What you will do =
A – Can you reproduce, word for word, the passage of the SIMD optimizations page starting at "SIMD Optimizations" and ending at "pure Zig implementations."?
B – Could you carry the SIMD optimizations page forward from the point where it stops?

Text shown =
Skip to content

SIMD Optimizations

compressionz uses SIMD (Single Instruction, Multiple Data) optimizations to achieve high performance in its pure Zig implementations.

SIMD allows processing multiple bytes in a single CPU instruction:

Scalar (1 byte at a time):
compare byte 0, compare byte 1, compare byte 2, ...
SIMD (16 bytes at a time):
compare 16 bytes simultaneously

This is critical for compression where we constantly:

  • Compare sequences for matches
  • Copy data blocks
  • Search for patterns

Zig provides portable SIMD via @Vector:

// 16-byte vector
const Vec16 = @Vector(16, u8);
// Load 16 bytes
const a: Vec16 = data[0..16].*;
// Compare 16 bytes at once
const b: Vec16 = other[0..16].*;
const eq = a == b; // 16 comparisons in 1 instruction
// Convert to bitmask
const mask: u16 = @bitCast(eq);

This compiles to native SIMD on supported platforms:

  • x86/x64: SSE2, AVX2
  • ARM: NEON
  • Falls back to scalar on unsupported platforms

When we find a match, we need to extend it as far as possible:

// Scalar: Check one byte at a time
fn extendMatchScalar(src: []const u8, pos: usize, match_pos: usize) usize {
var len: usize = 0;
while (pos + len < src.len and
match_pos + len < pos and
src[pos + len] == src[match_pos + len])

Raw data =
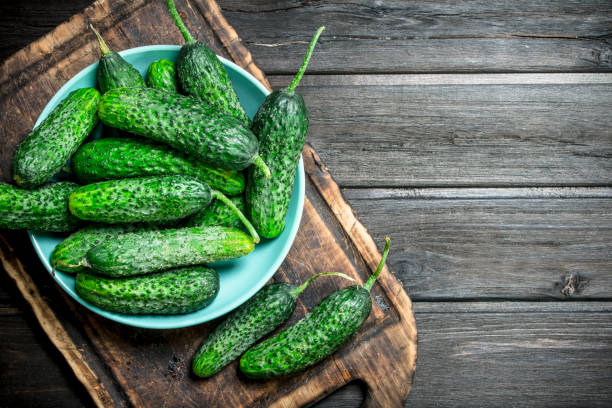 istock Cucumbers in a plate on a cutting Board. 1141491879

Expected outputs =
A –
SIMD Optimizations

compressionz uses SIMD (Single Instruction, Multiple Data) optimizations to achieve high performance in its pure Zig implementations.

B –
{
len += 1;
}
return len;
}
// SIMD: Check 16 bytes at a time
fn extendMatchSimd(src: []const u8, pos: usize, match_pos: usize) usize {
var len: usize = 0;
// Process 16 bytes at a time
while (pos + len + 16 <= src.len and match_pos + len + 16 <= pos) {
const v1: @Vector(16, u8) = src[pos + len ..][0..16].*;
const v2: @Vector(16, u8) = src[match_pos + len ..][0..16].*;
const eq = v1 == v2;
const mask: u16 = @bitCast(eq);
if (mask == 0xFFFF) {
// All 16 bytes match
len += 16;
} else {
// Some bytes don't match - find first mismatch
len += @ctz(~mask);
return len;
}
}
// Handle remaining bytes scalar
while (pos + len < src.len and
match_pos + len < pos and
src[pos + len] == src[match_pos + len])
{
len += 1;
}
return len;
}

Speedup: ~4-8× for long matches.

Copying matched data with overlapping regions:

// Scalar copy
fn copyScalar(dest: []u8, src: []const u8, len: usize) void {
for (0..len) |i| {
dest[i] = src[i];
}
}
// SIMD copy (when offset >= 8)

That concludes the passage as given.